Salah satu perayaan yang tidak termasuk dalam hari libur kalender adalah perayaan Valentine, atau yang lebih dikenal dengan Valentine’s Day. Umumnya perayaan itu dijadikan sebuah simbol hari kasih sayang. Meski seringkali jadi polemik, tapi nuansanya tak terhindarkan di Indonesia.

Bahkan sebelum hari perayaannya tiba, yang jatuh pada 14 Februari, mal dan supermarket sudah didominasi dengan hiasan bunga, boneka, pernak-pernik yang umumnya berwarna merah atau merah muda, hingga aneka cokelat dan diskon-diskon lainnya.

Lalu bagaimana mulanya hari ini dijadikan sebagai perayaan kasih sayang?
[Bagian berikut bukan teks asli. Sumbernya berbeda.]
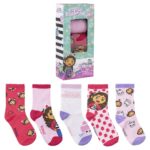 GABBY'S DOLLHOUSE - Conj. 5 pares de meias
Ada banyak versi dan tidak terdokumentasi dengan baik mengenai sejarah hari Valentine ini. Beberapa menyebut ini dari zaman Romawi Kuno.
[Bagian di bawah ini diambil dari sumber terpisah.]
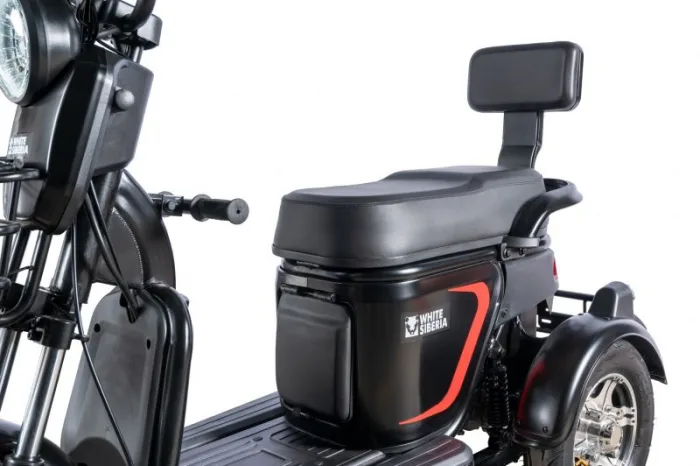 Электроскутер (электротрицикл) WHITE SIBERIA SIBTRIKE L 2000W — изображение 17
Seperti asal-usul kartu ucapan Valentine muncul. Dikisahkan seorang pria sebagai Duke Charles of Orleans menulis apa yang dianggap sebagai kartu ucapan Valentine tertua di dunia. Ia dipenjara di Tower of London pada 1415. 

Charles menulis sebuah surat cinta untuk istrinya, yang kini arsipnya disimpan di British Library. Legendanya muncul dan mulai banyak orang yang terinspirasi untuk memberikan ungkapan rasa sayang ketika Valentine tiba.

Sementara itu ada kisah lain yang menceritakan, bahwa pada zaman Romawi kuno, 14 Februari merupakan hari kasih sayang yang mewajibkan semua orang untuk memperingatinya dan juga meliburkan berbagai kegiatan. Beberapa sejarawan menelusuri, pada masa itu orang-orang memperingati tanggal 14 Februari sebagai hari libur guna menghormati Juno, yang merupakan Ratu dewa-dewi Romawi

Kisah lain juga menceritakan bahwa, pada 15 Februari sering kali diadakan sebuah festival bernama Lupercalia. Perayaan itu dikenal juga sebagai festival kesuburan. Dalam festival ini kegiatannya dilakukan dengan cara memasukkan nama-nama wanita ke dalam sebuah kotak.

Setelah itu, para pria akan secara acak mengambil sebuah nama yang nantinya akan dijodohkan. Seiring berkembangannya zaman, tradisi ini mulai luntur dan diganti hanya dengan mengungkapkan rasa kasih sayang ketika hari Valentine tiba.

Kisah lain menyebutkan, seorang bernama Valentine meninggalkan catatan perpisahan untuk putri penjaga penjara yang menjadi temannya. Dengan tulisan berjudul ‘From Your Valentine’ ini menjadi populer dan banyak menginspirasi. Atas jasanya, Valentine dinobatkan sebagai orang suci.

Terlepas dari beragam cerita dan kisah awalnya, perayaan Valentine masih terawat hingga kini. Meski di Indonesia sendiri tradisi ini masih kerap jadi polemik. Tapi di sisi lain, ada banyak usaha kecil-kecilan yang panen karena perayaan ini.

Tukang bunga, misalnya. Atau tukang cokelat-cokelat olahan yang bentuk sedemikian rupa. Ada juga yang tukang yang sedang sibuk membungkus kado, karena permintaan membungkus kado bisa meningkat. 

Dan yang tidak ketinggalan sibuk, barangkali ojol juga kebagian banyak mengantar barang ke sana ke mari, atau bahkan mungkin sekadar diminta untuk membeli cokelat dan mengirimkan ke seseorang. Lengkap dengan surat cinta dan petanya.

Ya meski begitu, perayaan tetaplah sebuah simbol selebrasi saja, karena hari kasih sayang, tentunya bisa dilakukan setiap hari.